Corporate Accountability
- Formation: Tax-exempt since May 1980; 46 years ago
- Type: 501(c)(3)
- Headquarters: Boston
- Revenue: 7,188,421 USD (2024)
- Expenses: 8,915,015 USD (2024)
- Website: corporateaccountability.org

= Corporate Accountability =

American nonprofit organization

Corporate Accountability (formerly INFACT, Corporate Accountability International) is a non-profit organization, founded in 1977. Their campaign headquarters are in Boston, Massachusetts, and they have offices in Oakland, California; Seattle, Washington; and Bogotá, Colombia.

== History ==
Since 1977, Corporate Accountability has waged a number of high-profile campaigns to protect public health, the environment and democracy from abuse by transnational corporations.

From 1977 to 1986, the Infant Formula Campaign and Nestlé Boycott brought about significant reforms in the marketing of infant formula in developing countries.
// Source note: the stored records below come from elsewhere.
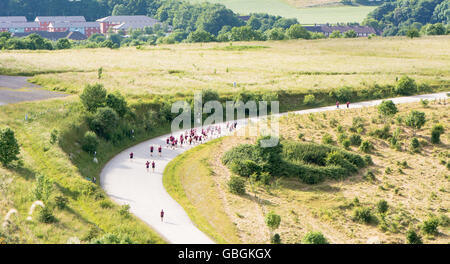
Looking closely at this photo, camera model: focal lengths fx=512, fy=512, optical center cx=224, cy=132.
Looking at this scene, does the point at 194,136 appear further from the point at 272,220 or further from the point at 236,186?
the point at 272,220

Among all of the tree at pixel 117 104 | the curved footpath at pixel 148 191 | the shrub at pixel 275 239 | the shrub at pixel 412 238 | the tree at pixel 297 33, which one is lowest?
Result: the shrub at pixel 412 238

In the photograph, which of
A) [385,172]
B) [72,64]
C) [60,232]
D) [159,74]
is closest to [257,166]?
[385,172]

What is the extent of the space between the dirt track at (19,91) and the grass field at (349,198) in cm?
2591

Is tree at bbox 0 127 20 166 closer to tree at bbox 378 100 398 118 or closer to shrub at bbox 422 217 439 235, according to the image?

The work of Corporate Accountability International and allies contributed to the passage of the World Health Organization's International Code of Marketing of Breast-milk Substitutes in 1981.

From 1984 to 1993, the Nuclear Weaponmakers Campaign and General Electric (GE) Boycott cost the company over $19 million in lost medical equipment sales and $100 million in overall sales. In 1991, Corporate Accountability International commissioned the Academy Award-winning documentary Deadly Deception: General Electric, Nuclear Weapons, and Our Environment that juxtaposed "GE's rosy 'We Bring Good Things To Life' commercials with the stories of workers and neighbors whose lives have been devastated by the company's involvement in building and testing nuclear bombs."
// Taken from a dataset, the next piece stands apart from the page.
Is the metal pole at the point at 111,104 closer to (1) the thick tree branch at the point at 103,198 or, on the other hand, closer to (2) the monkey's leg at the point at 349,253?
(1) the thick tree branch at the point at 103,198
Corporate Accountability's Think Outside the Bottle Campaign has been supported by Salt Lake City mayor Rocky Anderson, who has also begun his own “Knock Out Bottled Water” website, San Francisco mayor Gavin Newsom, and more.
The campaign also played a major role in the July 2007 decision by PepsiCo to change the label on its Aquafina bottled water to more plainly state it is sourced from public water.

In April 2010, they began calling for the 'retirement' of Ronald McDonald, saying the mascot fuels childhood obesity.

In 2014, Corporate Accountability launched a climate campaign.